— Start of RECORDS PROVIDED —

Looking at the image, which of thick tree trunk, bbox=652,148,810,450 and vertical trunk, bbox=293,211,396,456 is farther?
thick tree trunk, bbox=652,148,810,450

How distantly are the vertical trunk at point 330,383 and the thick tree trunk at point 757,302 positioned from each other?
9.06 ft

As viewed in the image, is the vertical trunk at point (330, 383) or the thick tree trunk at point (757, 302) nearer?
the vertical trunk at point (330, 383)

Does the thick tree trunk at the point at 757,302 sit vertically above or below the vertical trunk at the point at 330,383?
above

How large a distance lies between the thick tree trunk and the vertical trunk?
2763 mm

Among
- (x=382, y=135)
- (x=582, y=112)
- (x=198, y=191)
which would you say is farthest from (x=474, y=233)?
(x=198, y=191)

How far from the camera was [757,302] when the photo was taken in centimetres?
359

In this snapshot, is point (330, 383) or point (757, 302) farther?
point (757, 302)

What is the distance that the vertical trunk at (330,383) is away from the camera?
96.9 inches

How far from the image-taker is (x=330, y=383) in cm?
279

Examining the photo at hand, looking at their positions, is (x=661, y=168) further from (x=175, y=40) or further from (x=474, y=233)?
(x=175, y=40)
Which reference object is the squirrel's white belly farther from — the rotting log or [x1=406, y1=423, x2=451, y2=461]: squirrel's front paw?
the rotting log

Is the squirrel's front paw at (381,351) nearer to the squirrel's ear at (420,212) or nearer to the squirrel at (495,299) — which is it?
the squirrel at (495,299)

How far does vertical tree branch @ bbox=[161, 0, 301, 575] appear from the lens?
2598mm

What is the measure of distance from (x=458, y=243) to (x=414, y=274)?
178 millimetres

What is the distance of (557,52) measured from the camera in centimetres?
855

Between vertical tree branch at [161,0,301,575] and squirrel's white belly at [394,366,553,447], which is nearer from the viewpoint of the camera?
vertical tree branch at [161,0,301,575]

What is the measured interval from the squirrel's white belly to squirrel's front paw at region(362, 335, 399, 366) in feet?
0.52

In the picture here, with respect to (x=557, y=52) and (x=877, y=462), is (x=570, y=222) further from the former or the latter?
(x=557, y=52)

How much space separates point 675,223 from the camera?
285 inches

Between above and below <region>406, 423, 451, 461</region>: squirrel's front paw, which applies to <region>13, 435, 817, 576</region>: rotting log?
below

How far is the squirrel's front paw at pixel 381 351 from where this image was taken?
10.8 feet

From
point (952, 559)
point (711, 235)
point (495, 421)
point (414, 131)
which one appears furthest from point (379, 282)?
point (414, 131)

— End of RECORDS PROVIDED —

* TASK DETAILS
Write out every line of the records above as a JSON list of strings, one string per line, with blank lines left out.

* SOLUTION
[
  "Looking at the image, which of thick tree trunk, bbox=652,148,810,450 and vertical trunk, bbox=293,211,396,456 is farther?",
  "thick tree trunk, bbox=652,148,810,450",
  "How distantly are the vertical trunk at point 330,383 and the thick tree trunk at point 757,302 positioned from each other?",
  "9.06 ft",
  "As viewed in the image, is the vertical trunk at point (330, 383) or the thick tree trunk at point (757, 302) nearer?",
  "the vertical trunk at point (330, 383)",
  "Does the thick tree trunk at the point at 757,302 sit vertically above or below the vertical trunk at the point at 330,383?",
  "above",
  "How large a distance lies between the thick tree trunk and the vertical trunk?",
  "2763 mm",
  "Among",
  "- (x=382, y=135)",
  "- (x=582, y=112)",
  "- (x=198, y=191)",
  "which would you say is farthest from (x=474, y=233)?",
  "(x=198, y=191)",
  "How far from the camera was [757,302] when the photo was taken in centimetres?",
  "359",
  "In this snapshot, is point (330, 383) or point (757, 302) farther?",
  "point (757, 302)",
  "What is the distance that the vertical trunk at (330,383) is away from the camera?",
  "96.9 inches",
  "How far from the image-taker is (x=330, y=383) in cm?",
  "279",
  "Examining the photo at hand, looking at their positions, is (x=661, y=168) further from (x=175, y=40) or further from (x=474, y=233)?",
  "(x=175, y=40)",
  "Which reference object is the squirrel's white belly farther from — the rotting log or [x1=406, y1=423, x2=451, y2=461]: squirrel's front paw?",
  "the rotting log",
  "Is the squirrel's front paw at (381,351) nearer to the squirrel's ear at (420,212) or nearer to the squirrel at (495,299) — which is it?",
  "the squirrel at (495,299)",
  "How far does vertical tree branch @ bbox=[161, 0, 301, 575] appear from the lens?",
  "2598mm",
  "What is the measure of distance from (x=458, y=243) to (x=414, y=274)?",
  "178 millimetres",
  "What is the distance of (557,52) measured from the camera in centimetres?",
  "855",
  "Between vertical tree branch at [161,0,301,575] and squirrel's white belly at [394,366,553,447], which is nearer from the viewpoint of the camera?",
  "vertical tree branch at [161,0,301,575]",
  "What is the measured interval from the squirrel's white belly to squirrel's front paw at region(362, 335, 399, 366) in feet?",
  "0.52",
  "In the picture here, with respect to (x=557, y=52) and (x=877, y=462), is (x=570, y=222) further from the former or the latter?",
  "(x=557, y=52)",
  "How much space separates point 675,223 from the camera?",
  "285 inches",
  "Between above and below <region>406, 423, 451, 461</region>: squirrel's front paw, which applies to <region>13, 435, 817, 576</region>: rotting log?",
  "below",
  "How far is the squirrel's front paw at pixel 381 351 from where this image was taken?",
  "10.8 feet",
  "From",
  "point (952, 559)",
  "point (711, 235)",
  "point (495, 421)",
  "point (414, 131)",
  "which one appears furthest from point (379, 282)?",
  "point (414, 131)"
]